Detecting Slashdot effect in nginx

Question

Is there a way I can make Nginx to notify me if hits from a referrer goes beyond a threshold?

e.g If my website is featured at Slashdot and all of sudden I have 2K hits coming in an hour I want to be notified when goes beyond 1K hits an hour.

Will it be possible to do this in Nginx? Possibly without lua? (since my prod is not lua compiled)

I did something like this to detect ddos on ngix. I achieved it by parsing access log. I did a cron job to parse access log and count unique ip connections per hour. — Hex, Sep 27 '12 at 16:57
You mean you want nginx to be able to detect if you've been bought by Dice? — MDMarra, Sep 27 '12 at 16:58
@Hex That (and maybe a few snippets from your script) would make an excellent answer to this question :) — voretaq7, Sep 27 '12 at 16:58
Probably no need to worry about getting Slashdotted anymore.
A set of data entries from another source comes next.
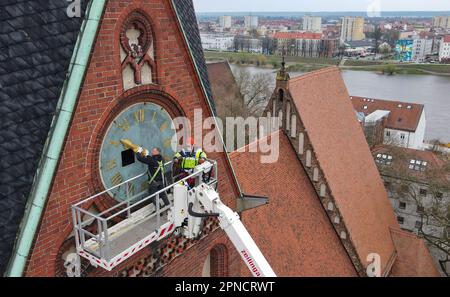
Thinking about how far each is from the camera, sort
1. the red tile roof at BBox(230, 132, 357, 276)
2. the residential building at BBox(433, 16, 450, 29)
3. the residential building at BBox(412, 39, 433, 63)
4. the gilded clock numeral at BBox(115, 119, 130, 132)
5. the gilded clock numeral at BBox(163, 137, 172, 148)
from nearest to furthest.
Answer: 1. the gilded clock numeral at BBox(115, 119, 130, 132)
2. the gilded clock numeral at BBox(163, 137, 172, 148)
3. the red tile roof at BBox(230, 132, 357, 276)
4. the residential building at BBox(412, 39, 433, 63)
5. the residential building at BBox(433, 16, 450, 29)

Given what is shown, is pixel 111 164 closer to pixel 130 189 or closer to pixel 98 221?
pixel 130 189

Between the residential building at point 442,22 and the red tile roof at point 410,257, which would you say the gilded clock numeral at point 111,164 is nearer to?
the red tile roof at point 410,257

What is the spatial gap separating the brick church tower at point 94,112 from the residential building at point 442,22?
6155 inches

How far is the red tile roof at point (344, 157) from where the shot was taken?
14090mm

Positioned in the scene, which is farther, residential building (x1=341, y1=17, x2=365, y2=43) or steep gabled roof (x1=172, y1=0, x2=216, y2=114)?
residential building (x1=341, y1=17, x2=365, y2=43)

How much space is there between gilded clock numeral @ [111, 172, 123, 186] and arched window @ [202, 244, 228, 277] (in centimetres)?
271

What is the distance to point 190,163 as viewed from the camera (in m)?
5.98

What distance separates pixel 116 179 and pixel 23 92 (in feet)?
5.39

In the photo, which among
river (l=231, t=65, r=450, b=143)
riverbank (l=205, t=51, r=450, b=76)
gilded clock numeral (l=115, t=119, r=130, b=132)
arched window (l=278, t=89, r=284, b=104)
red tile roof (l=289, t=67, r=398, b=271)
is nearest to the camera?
gilded clock numeral (l=115, t=119, r=130, b=132)

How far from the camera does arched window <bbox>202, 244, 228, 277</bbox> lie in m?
7.62

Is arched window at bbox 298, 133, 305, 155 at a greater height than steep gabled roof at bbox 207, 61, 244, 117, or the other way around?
arched window at bbox 298, 133, 305, 155

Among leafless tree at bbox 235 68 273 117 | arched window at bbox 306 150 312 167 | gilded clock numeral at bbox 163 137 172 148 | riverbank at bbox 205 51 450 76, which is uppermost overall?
gilded clock numeral at bbox 163 137 172 148

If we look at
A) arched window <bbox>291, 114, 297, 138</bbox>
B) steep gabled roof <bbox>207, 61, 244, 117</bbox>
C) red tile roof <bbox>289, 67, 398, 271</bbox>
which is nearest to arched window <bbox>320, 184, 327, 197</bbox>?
red tile roof <bbox>289, 67, 398, 271</bbox>

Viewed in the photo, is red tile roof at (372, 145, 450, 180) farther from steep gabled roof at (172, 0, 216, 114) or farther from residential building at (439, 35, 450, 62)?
residential building at (439, 35, 450, 62)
Your webserver should be able to handle an extra 4 connections an hour. Might want to worry about getting Redditted, though... — HopelessN00b, Sep 27 '12 at 16:59
No need to to post parts of my script... Ladadadada did just that. Follow his explanation. My vote for him :) — Hex, Sep 27 '12 at 17:03

score 13 · Answer 1 · answered Sep 27 '12 at 16:58

13

I think this would be far better done with logtail and grep. Even if it's possible to do with lua inline, you don't want that overhead for every request and you especially don't want it when you have been Slashdotted.
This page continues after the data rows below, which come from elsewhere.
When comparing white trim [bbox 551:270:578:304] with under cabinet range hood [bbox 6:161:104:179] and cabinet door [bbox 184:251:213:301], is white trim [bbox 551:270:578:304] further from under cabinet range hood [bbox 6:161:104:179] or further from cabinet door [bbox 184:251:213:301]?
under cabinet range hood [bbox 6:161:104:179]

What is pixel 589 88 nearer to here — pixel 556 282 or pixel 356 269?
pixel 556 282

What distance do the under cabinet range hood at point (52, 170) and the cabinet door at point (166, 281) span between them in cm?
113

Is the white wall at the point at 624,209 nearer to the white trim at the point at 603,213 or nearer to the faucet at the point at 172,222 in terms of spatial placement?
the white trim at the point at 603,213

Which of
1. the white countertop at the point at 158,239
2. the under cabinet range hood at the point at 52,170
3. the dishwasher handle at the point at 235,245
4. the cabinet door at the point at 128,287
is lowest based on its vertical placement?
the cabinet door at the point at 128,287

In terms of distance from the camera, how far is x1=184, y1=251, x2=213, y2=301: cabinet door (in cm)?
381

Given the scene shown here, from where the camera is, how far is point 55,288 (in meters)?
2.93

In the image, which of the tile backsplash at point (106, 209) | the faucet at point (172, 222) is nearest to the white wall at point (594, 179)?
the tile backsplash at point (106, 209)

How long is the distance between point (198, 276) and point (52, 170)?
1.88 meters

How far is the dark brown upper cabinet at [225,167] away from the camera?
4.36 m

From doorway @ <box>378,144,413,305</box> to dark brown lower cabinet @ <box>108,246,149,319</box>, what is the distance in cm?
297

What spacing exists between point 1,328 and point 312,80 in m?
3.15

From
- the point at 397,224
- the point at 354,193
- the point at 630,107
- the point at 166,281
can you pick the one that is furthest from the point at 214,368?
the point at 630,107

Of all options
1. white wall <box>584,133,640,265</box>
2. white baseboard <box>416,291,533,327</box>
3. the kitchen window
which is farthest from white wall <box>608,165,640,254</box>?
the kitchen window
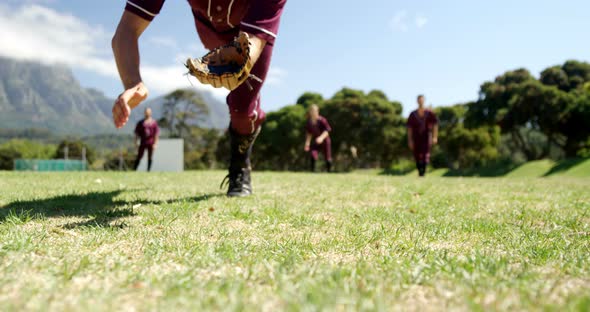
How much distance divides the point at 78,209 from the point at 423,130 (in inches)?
414

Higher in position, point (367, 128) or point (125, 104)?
point (367, 128)

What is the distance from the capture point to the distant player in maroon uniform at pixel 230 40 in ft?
9.48

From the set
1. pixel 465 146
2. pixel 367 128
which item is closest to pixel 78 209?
pixel 367 128

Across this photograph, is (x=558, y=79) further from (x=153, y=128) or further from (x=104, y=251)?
(x=104, y=251)

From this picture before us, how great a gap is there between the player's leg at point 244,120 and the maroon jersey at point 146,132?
11660 mm

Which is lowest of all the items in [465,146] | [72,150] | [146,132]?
[146,132]

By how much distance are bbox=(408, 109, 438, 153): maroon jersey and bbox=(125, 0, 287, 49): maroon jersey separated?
29.9 ft

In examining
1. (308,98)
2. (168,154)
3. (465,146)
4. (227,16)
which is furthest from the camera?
(308,98)

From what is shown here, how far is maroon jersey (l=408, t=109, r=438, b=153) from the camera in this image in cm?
1203

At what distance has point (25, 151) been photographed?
91750 millimetres

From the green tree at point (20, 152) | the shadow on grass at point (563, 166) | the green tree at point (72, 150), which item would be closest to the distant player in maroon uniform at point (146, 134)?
the shadow on grass at point (563, 166)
Here's a 5-second version. Stick it in a script and put some more readable text around it and you're golden.

5 * * * * logtail -f /var/log/nginx/access_log -o /tmp/nginx-logtail.offset | grep -c "http://[^ ]slashdot.org"

Of course, that completely ignores reddit.com and facebook.com and all of the million other sites that could send you lots of traffic. Not to mention 100 different sites sending you 20 visitors each. You should probably just have a plain old traffic threshold that causes an email to be sent to you, regardless of referrer.
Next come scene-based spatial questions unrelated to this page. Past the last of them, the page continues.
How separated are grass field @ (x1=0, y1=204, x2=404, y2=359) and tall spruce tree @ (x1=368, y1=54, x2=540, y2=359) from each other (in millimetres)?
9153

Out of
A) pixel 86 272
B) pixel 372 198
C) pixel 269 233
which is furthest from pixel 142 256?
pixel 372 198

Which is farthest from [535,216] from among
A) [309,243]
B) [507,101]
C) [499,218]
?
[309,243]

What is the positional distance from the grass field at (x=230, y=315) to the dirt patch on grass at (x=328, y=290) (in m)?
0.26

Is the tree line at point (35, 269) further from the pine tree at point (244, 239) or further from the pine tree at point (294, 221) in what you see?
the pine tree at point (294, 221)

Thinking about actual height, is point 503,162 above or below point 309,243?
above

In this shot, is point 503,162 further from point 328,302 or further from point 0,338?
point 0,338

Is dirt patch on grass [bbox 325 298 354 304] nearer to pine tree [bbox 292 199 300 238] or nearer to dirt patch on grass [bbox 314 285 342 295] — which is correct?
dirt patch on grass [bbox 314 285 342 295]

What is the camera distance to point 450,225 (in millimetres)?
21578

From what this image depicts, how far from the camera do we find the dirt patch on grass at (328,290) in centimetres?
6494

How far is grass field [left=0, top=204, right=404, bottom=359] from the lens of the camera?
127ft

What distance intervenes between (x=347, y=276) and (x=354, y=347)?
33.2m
answered Sep 27 '12 at 16:58

Ladadadada

25,847
7
57
90

1

The problem is to be proactive. I need to know from any site. Another question is where do I put the threshold? Did you mean some additional log parsing? Also I didn’t find –o in http://www.fourmilab.ch/webtools/logtail/ – Quintin Par Sep 28 '12 at 04:24
The threshold will depend on how much traffic your server(s) can handle. Only you can set that. If you want quicker notification, run it every five minutes instead of every hour and divide the threshold by 12. The `-o` [option is for an offset file](http://linux.die.net/man/8/logtail) so it knows where to start reading next time. – Ladadadada Sep 28 '12 at 07:20
@Ladadadada, I disagree that the overhead would be substantial, see my solution — https://serverfault.com/a/870537/110020 — I believe the overhead would be quite minimal if this is implemented properly, especially, (1), if your backend is really slow, then this overhead would be negligible, or, (2), if your backend is already quite snippy and/or cached properly, then you should have little issues with traffic handling in the first place, and a little extra load won't make a dent. Overall, it sounds like this question has two use cases, (1), just being informed, and, (2), automatic scaling. – cnst Aug 26 '17 at 18:27

score 4 · Answer 2 · answered Sep 27 '12 at 17:41

The nginx limit_req_zone directive can base its zones on any variable, including $http_referrer.

http {
    limit_req_zone  $http_referrer  zone=one:10m   rate=1r/s;

    ...

    server {

        ...

        location /search/ {
            limit_req   zone=one  burst=5;
        }

You will also want to do something to limit the amount of state required on the web server though, as the referrer headers can be quite long and varied and you may see an infinte variet. You can use the nginx split_clients feature to set a variable for all requests that is based on the hash of the referrer header. The example below uses only 10 buckes, but you could do it with 1000 just as easily. So if you got slashdotted, people whose referrer happened to hash into the same bucket as the slashdot URL would get blocked too, but you could limit that to 0.1% of visitors by using 1000 buckets in split_clients.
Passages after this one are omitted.